Intracellular calcium and cAMP regulate directional pigment movements in teleost erythrophores

Teleost pigment cells (erythrophores and melanophores) are useful models for studying the regulation of rapid, microtubule-dependent organelle transport. Previous studies suggest that melanophores regulate the direction of pigment movements via changes in intracellular cAMP (Rozdzial and Haimo, 1986a; Sammak et al., 1992), whereas erythrophores may use calcium- (Ca²⁺- ) based regulation (Luby-Phelps and Porter, 1982; McNiven and Ward, 1988). Despite these observations, there have been no direct measurements in intact erythrophores or any cell type correlating changes of intracellular free Ca²⁺ ([Ca²⁺](i)) with organelle movements.

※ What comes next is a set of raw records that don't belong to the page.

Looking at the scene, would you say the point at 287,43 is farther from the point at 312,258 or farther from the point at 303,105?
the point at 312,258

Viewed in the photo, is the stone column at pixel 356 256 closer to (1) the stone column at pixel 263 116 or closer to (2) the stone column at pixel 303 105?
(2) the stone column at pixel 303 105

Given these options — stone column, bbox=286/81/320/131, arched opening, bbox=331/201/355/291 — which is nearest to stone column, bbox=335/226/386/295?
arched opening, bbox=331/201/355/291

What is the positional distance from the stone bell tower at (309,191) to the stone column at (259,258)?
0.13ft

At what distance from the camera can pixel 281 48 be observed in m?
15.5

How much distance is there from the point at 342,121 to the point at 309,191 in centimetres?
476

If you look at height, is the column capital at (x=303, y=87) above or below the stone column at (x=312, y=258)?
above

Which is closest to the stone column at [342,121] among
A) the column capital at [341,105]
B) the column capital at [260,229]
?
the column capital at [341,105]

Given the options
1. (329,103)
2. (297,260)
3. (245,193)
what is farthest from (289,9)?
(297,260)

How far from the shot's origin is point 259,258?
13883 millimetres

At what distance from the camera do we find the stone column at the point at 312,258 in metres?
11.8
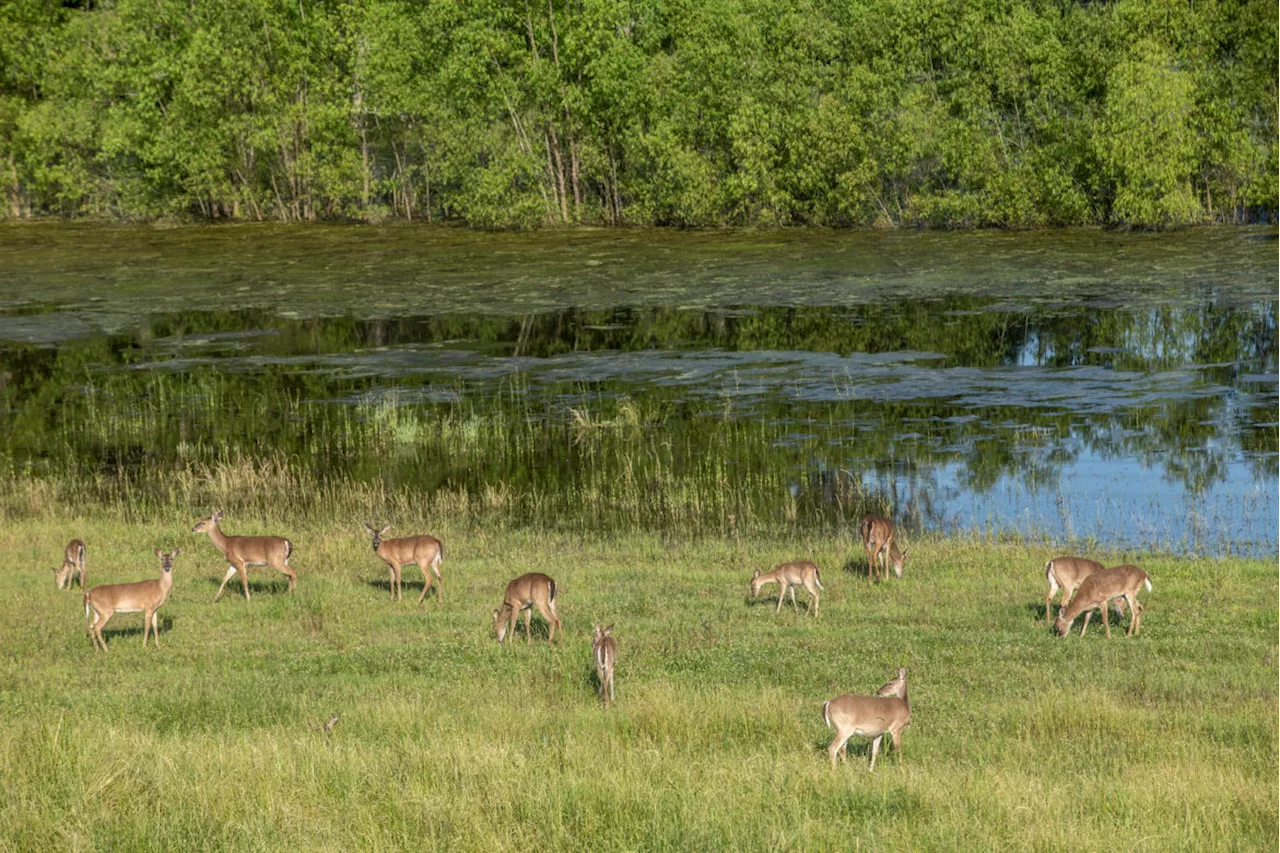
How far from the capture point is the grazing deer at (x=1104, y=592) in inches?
586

Here we demonstrate that extracellular Ca²⁺ is necessary and that a Ca²⁺ influx via microinjection is sufficient to induce pigment aggregation in erythrophores, but not melanophores of squirrel fish. Using the Ca²⁺-sensitive indicator, Fura-2, we demonstrate that [Ca²⁺](i) rises dramatically concomitant with aggregation of pigment granules in erythrophores, but not melanophores. In addition, we find that an erythrophore stimulated to aggregate pigment will immediately transmit a rise in [Ca²⁺](i) to neighboring cells, suggesting that these cells are electrically coupled. Surprisingly, we find that a fall in [Ca²⁺](i) is not sufficient to induce pigment dispersion in erythrophores, contrary to the findings obtained with the ionophore and lysed-cell models (Luby-Phelps and Porter, 1982; McNiven and Ward, 1988). We find that a rise in intracellular cAMP ([cAMP](i)) induces pigment dispersion, and that this dispersive stimulus can be overridden by an aggregation stimulus, suggesting that both high [cAMP](i) and low [Ca²⁺](i) are necessary to produce pigment dispersion in erythrophores.